> _EXTRACT TO READ_:
• • • • • • •
Shady Lane

Between Two

Written by: TL on 24/12/2009 16:58:11

Shady Lane is a name born by a three piece from the Netherlands, who were nice enough to send us their first LP "Between Two" for review a while ago, and given the fact that the band themselves claim the 'alternative rock' tag first and foremost, the task of analyzing it fell upon me. There's not much else to say in an introduction, so let's get to it, shall we?

Boxing in the Shady Lane sound isn't quite as easy as one-two-three. The first thing that caught my eye after a good handful of listens, was Remy Tjassing's slightly Maynard-esque lead vocals, but while the drums of Shady Lane are often similarly odd, the guitar and melodies are far from the crushing weight of Tool's machinery, so that comparison doesn't feel quite right. For a track or two, Alice In Chains come to mind, but still, this isn't heavy enough, the guitar simply stays too subtly in the background. For a while, especially on the first couple of songs on the album, I'm thinking that things sound classic/progressive in a slightly 70's-ish manner, but I still feel like I'm stretching it. So I guess as far as creating a unique sound for themselves, Shady Lane have done well, but the question remains; Will they craft it into some kickass songs as well then?
• • • • • • •
> _COMPLETE THE FOLLOWING_:
(a) In the album review, which country is Shady Lane from?
(b) Reproduce the album review word for word from "Boxing in the" to "as well then?".
(c) Pick up the Shady Lane album review at its last sentence and keep writing it.

> _GIVEN ENTRIES_:
• • • • • • •
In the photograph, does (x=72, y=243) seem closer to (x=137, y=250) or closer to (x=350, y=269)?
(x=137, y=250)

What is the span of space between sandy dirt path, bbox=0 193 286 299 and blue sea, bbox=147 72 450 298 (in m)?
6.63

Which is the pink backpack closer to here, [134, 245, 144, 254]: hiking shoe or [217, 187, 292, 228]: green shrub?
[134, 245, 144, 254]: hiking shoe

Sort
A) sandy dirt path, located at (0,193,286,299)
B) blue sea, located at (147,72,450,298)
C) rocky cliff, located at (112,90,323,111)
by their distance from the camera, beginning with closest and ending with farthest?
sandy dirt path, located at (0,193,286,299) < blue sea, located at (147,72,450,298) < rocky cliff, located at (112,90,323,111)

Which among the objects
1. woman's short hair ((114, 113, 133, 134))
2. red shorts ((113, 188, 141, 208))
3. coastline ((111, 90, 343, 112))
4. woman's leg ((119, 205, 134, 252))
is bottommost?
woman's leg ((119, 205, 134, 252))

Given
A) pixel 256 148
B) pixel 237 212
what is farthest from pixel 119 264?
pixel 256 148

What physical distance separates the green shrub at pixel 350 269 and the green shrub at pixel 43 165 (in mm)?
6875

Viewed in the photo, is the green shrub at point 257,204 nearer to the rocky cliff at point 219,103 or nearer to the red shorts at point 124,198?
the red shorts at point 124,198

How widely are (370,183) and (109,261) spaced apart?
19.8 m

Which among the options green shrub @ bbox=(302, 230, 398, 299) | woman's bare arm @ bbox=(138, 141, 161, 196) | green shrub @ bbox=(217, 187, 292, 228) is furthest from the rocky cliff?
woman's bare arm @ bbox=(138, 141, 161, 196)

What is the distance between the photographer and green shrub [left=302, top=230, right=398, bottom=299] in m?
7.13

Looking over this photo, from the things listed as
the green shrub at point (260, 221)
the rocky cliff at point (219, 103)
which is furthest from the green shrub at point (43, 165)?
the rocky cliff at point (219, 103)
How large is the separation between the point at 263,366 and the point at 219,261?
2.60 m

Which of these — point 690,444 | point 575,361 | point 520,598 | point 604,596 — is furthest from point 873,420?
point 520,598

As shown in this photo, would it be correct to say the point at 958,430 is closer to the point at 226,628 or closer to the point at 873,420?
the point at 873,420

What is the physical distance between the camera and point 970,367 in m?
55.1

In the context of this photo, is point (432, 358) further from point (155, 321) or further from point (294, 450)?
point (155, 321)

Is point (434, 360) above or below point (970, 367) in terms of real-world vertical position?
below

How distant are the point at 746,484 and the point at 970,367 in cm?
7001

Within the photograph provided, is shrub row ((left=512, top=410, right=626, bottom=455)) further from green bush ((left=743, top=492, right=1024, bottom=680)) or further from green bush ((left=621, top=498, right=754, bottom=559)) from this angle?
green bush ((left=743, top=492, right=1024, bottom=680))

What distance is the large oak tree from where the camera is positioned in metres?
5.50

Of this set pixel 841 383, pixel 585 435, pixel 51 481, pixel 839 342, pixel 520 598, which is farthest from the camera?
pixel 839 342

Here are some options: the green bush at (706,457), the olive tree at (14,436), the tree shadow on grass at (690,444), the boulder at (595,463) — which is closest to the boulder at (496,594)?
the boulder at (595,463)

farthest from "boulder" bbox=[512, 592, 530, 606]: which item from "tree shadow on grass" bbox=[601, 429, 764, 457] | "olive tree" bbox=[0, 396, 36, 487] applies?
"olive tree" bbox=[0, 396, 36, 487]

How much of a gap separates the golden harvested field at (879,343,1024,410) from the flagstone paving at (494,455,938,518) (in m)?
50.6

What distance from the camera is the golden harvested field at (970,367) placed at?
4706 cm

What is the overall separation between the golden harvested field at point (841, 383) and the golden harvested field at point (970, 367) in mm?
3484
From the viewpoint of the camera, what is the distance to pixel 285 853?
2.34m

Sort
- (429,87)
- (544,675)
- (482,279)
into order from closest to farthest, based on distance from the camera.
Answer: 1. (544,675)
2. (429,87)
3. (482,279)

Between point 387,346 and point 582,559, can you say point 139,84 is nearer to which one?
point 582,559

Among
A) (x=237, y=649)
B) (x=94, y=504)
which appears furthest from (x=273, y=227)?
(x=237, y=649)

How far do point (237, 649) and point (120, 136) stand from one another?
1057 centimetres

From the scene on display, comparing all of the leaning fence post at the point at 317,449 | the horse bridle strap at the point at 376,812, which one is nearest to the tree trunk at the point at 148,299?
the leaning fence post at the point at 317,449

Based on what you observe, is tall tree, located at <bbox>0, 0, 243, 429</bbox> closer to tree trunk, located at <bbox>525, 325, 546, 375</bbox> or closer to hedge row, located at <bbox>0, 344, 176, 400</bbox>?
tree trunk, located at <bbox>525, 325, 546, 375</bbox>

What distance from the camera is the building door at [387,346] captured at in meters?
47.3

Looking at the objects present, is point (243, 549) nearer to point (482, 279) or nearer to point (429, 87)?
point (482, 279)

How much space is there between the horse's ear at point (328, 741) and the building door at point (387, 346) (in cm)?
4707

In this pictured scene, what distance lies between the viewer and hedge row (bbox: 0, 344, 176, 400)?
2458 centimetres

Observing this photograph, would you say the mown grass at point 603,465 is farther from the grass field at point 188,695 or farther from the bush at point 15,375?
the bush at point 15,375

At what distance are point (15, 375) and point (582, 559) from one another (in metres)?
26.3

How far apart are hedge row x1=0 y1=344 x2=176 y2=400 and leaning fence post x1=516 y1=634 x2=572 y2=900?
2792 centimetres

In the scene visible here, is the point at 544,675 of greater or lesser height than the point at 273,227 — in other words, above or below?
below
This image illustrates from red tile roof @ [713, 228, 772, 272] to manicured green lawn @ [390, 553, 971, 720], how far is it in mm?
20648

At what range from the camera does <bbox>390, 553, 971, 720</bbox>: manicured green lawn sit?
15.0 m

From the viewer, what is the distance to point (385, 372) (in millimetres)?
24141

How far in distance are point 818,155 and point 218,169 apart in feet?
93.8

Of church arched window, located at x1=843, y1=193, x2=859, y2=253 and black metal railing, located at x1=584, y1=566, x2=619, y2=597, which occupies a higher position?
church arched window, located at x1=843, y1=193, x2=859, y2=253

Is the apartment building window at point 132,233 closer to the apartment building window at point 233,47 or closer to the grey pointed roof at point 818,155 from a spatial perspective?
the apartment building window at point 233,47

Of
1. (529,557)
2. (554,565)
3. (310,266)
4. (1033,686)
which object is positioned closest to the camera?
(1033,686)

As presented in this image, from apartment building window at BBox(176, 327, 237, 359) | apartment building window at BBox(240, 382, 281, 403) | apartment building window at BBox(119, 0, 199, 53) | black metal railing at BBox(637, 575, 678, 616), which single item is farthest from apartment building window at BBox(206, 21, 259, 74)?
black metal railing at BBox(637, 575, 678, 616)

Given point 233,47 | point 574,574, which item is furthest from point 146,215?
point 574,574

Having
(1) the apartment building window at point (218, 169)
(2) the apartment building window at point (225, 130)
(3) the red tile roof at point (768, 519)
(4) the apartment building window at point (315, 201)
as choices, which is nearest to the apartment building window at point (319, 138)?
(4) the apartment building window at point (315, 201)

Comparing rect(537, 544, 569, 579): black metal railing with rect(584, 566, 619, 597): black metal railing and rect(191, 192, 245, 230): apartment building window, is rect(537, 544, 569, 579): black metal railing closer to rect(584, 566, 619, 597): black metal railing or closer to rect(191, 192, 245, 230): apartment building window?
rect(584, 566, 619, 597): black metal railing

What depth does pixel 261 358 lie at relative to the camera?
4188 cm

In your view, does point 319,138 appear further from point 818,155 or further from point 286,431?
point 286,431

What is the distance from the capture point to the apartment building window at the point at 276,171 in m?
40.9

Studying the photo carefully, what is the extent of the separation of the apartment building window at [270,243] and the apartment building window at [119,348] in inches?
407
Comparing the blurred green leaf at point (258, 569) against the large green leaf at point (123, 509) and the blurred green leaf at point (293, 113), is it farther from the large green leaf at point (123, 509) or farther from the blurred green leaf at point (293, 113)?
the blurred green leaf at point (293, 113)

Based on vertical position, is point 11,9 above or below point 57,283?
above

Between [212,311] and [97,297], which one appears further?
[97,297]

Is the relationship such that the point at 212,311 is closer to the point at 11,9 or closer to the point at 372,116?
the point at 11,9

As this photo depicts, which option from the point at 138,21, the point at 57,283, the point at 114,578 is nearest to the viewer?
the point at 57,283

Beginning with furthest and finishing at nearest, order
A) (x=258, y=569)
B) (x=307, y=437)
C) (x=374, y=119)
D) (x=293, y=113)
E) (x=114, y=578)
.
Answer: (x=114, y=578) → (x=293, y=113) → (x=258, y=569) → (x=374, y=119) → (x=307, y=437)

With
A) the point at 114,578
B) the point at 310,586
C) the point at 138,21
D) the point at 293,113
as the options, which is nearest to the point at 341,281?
• • • • • • •
> _ANSWERS PROVIDED_:
(a) The Netherlands.

(b)
Boxing in the Shady Lane sound isn't quite as easy as one-two-three. The first thing that caught my eye after a good handful of listens, was Remy Tjassing's slightly Maynard-esque lead vocals, but while the drums of Shady Lane are often similarly odd, the guitar and melodies are far from the crushing weight of Tool's machinery, so that comparison doesn't feel quite right. For a track or two, Alice In Chains come to mind, but still, this isn't heavy enough, the guitar simply stays too subtly in the background. For a while, especially on the first couple of songs on the album, I'm thinking that things sound classic/progressive in a slightly 70's-ish manner, but I still feel like I'm stretching it. So I guess as far as creating a unique sound for themselves, Shady Lane have done well, but the question remains; Will they craft it into some kickass songs as well then?

(c)
The answer to that one, I'm honestly not that sure about. With between five and ten casual listens behind me, I'm having a hard time picking up on much aside from the acoustic "Cold Feet", as the soft plucking of its strings brings some long lacking warmth into the picture. And there it sits, in the middle of the album, surrounded by cold, hard, droning songs, that seem rather unfriendly. Tjassing is no amateur vocalist, but while he whispers and croons impressively, on top of the melancholic soundscape, things quickly become almost too introverted to penetrate. The benefit is that if you really sit down and concentrate on what goes on on this record, then the mood is thick enough to really cover you from head to toe, but with few memorable highlights or otherwise distinctive moments, I think most will find this to be too dark an experiment for them to be interested. I think so, because in my heart of hearts, that's what I'm thinking. If this is the product of an ambition to be as uncompromising and special as Tool, then I admire that. But this far, Shady Lane may have composed an alright record, but they aren't capable of Tool's most important talent, namely that of dragging the listener into that dark, droning soundscape and making him swim like fish even in such foreign waters. A fair job guys, but far from addictive and far from impressive, at least if you ask me.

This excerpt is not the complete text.